● **Your goal**
Reproduce every line of the records below word for word, leaving out the pictures.

(Spatial reasoning records)
+ + + + + + +

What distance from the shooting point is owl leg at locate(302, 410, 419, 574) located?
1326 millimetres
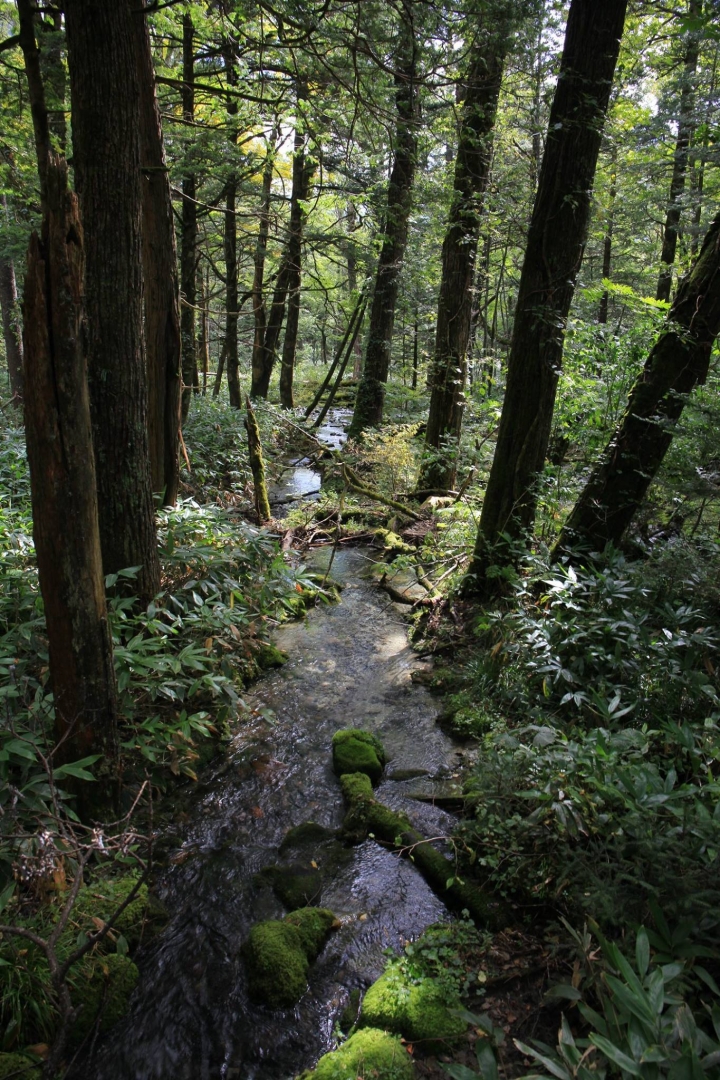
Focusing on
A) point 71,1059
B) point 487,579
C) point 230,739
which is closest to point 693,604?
point 487,579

+ + + + + + +

● **Answer to the problem**
What distance from the shooting point is owl leg at locate(302, 410, 419, 574) located?
1326 millimetres
Focusing on
A) point 71,1059
B) point 487,579
C) point 230,739
which is closest to point 693,604?
point 487,579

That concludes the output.